Deprem sonrası psikolojik iyileşme nasıl desteklenir?
23 Nisan'da İstanbul'da yaşanan deprem sonrası uzmanlar, özellikle çocuklar ve kaygı düzeyi yüksek bireyler için psikolojik hazırlığın önemine dikkat çekiyor.

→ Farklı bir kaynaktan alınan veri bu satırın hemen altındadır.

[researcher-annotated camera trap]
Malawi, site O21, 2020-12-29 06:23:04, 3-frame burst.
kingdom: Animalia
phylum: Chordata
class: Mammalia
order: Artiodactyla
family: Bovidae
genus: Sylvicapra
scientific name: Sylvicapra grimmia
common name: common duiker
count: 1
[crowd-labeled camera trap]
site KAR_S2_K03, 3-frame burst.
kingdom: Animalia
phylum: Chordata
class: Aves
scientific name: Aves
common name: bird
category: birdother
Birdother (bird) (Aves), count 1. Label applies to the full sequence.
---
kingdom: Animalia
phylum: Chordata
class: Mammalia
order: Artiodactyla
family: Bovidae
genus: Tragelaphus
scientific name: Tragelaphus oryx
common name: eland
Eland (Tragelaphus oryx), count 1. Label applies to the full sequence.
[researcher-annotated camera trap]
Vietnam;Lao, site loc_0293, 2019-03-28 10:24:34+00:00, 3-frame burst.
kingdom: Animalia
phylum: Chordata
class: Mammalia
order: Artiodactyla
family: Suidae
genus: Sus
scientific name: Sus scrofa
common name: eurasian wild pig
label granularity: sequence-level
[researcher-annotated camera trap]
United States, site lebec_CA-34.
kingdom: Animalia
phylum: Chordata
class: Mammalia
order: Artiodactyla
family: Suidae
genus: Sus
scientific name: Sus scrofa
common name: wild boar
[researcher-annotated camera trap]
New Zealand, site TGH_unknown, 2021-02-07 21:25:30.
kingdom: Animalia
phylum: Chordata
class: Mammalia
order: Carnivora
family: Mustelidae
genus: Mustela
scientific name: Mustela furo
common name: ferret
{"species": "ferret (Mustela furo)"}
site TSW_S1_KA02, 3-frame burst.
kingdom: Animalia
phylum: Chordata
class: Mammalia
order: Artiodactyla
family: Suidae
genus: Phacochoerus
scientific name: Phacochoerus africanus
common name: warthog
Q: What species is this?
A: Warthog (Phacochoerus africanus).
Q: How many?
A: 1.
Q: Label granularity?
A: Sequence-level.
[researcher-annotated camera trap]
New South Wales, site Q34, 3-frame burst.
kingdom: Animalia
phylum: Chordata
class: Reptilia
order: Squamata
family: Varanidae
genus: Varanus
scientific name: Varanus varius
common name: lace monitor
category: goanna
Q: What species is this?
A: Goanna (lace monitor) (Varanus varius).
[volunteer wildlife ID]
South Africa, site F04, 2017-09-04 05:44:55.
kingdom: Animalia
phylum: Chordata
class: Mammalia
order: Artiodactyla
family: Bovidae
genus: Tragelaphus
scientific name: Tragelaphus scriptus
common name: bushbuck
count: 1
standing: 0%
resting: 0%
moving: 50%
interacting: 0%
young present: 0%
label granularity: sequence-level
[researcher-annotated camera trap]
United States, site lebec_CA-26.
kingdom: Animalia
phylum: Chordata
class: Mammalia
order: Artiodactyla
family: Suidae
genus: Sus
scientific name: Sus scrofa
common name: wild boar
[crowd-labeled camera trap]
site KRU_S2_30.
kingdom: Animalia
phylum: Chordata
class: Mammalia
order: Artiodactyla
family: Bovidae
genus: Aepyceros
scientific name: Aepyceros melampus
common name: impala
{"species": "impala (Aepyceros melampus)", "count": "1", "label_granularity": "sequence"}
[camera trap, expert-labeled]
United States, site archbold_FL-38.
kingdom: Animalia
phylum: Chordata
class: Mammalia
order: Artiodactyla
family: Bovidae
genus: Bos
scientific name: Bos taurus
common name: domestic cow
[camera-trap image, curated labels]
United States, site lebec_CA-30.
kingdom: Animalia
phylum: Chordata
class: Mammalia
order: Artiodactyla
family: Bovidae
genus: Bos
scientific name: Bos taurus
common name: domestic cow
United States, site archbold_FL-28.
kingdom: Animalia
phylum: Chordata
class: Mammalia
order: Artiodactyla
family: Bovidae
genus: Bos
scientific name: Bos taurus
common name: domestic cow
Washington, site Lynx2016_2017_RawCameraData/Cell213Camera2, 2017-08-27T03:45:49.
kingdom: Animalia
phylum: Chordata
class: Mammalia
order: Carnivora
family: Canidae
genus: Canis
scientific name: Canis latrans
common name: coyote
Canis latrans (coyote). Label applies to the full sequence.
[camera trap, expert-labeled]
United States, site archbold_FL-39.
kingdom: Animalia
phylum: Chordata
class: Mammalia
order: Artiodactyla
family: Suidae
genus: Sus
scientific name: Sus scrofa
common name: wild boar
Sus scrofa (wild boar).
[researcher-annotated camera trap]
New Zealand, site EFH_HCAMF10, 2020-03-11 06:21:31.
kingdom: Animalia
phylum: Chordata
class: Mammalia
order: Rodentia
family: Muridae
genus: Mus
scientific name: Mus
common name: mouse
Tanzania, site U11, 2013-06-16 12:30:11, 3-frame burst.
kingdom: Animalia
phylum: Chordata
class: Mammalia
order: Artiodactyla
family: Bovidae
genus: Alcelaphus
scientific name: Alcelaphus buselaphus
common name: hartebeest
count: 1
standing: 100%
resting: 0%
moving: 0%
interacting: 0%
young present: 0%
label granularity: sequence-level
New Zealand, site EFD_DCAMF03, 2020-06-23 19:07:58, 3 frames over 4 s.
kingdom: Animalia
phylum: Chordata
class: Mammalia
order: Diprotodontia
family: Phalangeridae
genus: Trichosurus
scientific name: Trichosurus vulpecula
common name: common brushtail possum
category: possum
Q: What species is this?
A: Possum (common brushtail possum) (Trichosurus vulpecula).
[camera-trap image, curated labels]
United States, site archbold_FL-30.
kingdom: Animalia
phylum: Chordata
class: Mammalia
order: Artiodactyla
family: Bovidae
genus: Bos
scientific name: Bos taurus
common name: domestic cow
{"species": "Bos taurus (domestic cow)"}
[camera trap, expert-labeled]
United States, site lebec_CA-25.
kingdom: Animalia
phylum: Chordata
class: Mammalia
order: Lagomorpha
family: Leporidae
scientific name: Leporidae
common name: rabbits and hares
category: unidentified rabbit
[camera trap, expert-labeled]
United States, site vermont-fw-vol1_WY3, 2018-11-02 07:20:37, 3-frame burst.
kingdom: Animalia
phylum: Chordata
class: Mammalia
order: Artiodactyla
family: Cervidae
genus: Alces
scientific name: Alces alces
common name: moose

Marmara Bölgesi'nde meydana gelen depremin ardından, afetlere karşı psikolojik hazırlığın kritik bir öneme sahip olduğuna dikkat çeken İstanbul Gelişim Üniversitesi Psikoloji Bölüm Başkanı Dr. Öğr. Üyesi Bülent Tansel, hem yetişkinler hem de çocuklar için uygulanabilir önerilerde bulundu. 23 Nisan’da İstanbul’da yaşanan deprem fiziksel bir yıkıma yol açmasa da, toplumda deprem korkusunu yeniden gün yüzüne çıkardı. Tansel, özellikle çocuklar ve kaygıya yatkın bireylerin bu tür afetlerde yaşadığı psikolojik etkilerin göz ardı edilmemesi gerektiğini vurguladı.
Deprem korkusuyla başa çıkmanın temelinde doğru bilgi edinmenin yattığını ifade eden Tansel, “Deprem nedir, nasıl oluşur, hangi koşullarda tehlike oluşturur gibi konularda güvenilir kaynaklardan bilgi edinmek, bireylerin kaygı düzeyini azaltır. Kriz anlarında bilgi sahibi olmak, ‘ne yapacağımı biliyorum’ düşüncesini güçlendirir ve belirsizlik hissini ortadan kaldırır” açıklamasında bulundu.
Deprem öncesinde yapılan fiziksel hazırlıkların yanı sıra zihinsel dayanıklılığı artırmanın da büyük önem taşıdığını belirten Tansel, "Acil durum planı oluşturmak, güvenli çıkış yollarını belirlemek, deprem çantası hazırlamak ve düzenli tatbikatlar yapmak bireylerin kendilerini daha güvende hissetmelerine yardımcı olur" dedi. Tansel, yüksek stres anlarında bireylerin sıklıkla savaş-kaç-donakal gibi tepkiler verdiğini, bu durumlarda derin nefes tekniklerinin ve içsel telkinlerin etkili olabileceğini vurguladı. “Derin nefes almak, beyne tehlikenin geçtiği sinyalini verir ve kalp ritmini dengelemeye yardımcı olur. Bireyler kendilerine ‘Hazırlıklıyım, sakin kalmalıyım’ diyerek yönlendirme yapabilir” ifadelerini kullandı.
Çocukların afetlere verdikleri tepkilerin farklı olduğuna dikkat çeken Tansel, onlara yaşlarına uygun ve gerçekçi açıklamalar yapılması gerektiğini belirtti. “Çocuklara, ‘Korkmak normaldir, ama biz hazırlıklıyız ve birlikteyiz’ gibi güven veren mesajlar vermek çok önemli. Duyguları bastırmak yerine paylaşmak, çocukların duygusal süreçlerini sağlıklı yönetmelerine yardımcı olur” dedi. Ayrıca çocukların duygularını ifade etmeleri için oyun, resim ve hikâye gibi yaratıcı yöntemlerin kullanılabileceğini belirtti. "Güvenli alanlar oluşturmayı öğretmek, tatbikatları oyunlaştırarak öğretici hâle getirmek, hikâye anlatımı ve resim çalışmalarıyla duygularını dışa vurmalarına destek olmak, çocukların iç görülerini geliştirmelerine yardımcı olur" açıklamasında bulundu.
Ebeveyn ve öğretmenlere de önemli uyarılarda bulunan Tansel, yetişkinlerin kendi kaygılarını çocuklara doğrudan yansıtmamaları gerektiğini ifade etti. "Çocuklar çevresindeki yetişkinlerin tepkilerinden çok etkilenir. Bu nedenle kriz anında sakin kalabilen bir ebeveyn, çocuğun duygusal dengesini koruyabilir. Duyguların bastırılmadan ifade edilmesi ve paylaşılması iyileşme sürecinin temelini oluşturur" dedi.
Deprem sonrası yetişkinlerde uykusuzluk, iştahsızlık, huzursuzluk ve dikkat dağınıklığı gibi belirtilerin; çocuklarda ise alt ıslatma, kabuslar, ayrılık kaygısı ve oyunlarda deprem temalarının gözlemlenebileceğini belirten Tansel, bu belirtilerin uzun sürmesi durumunda uzman desteği alınması gerektiğini vurguladı. Özellikle çocuklara yönelik düzenlenecek psiko-eğitsel grup çalışmalarının, duyguların paylaşılması ve anlamlandırılması açısından büyük fayda sağladığını sözlerine ekledi.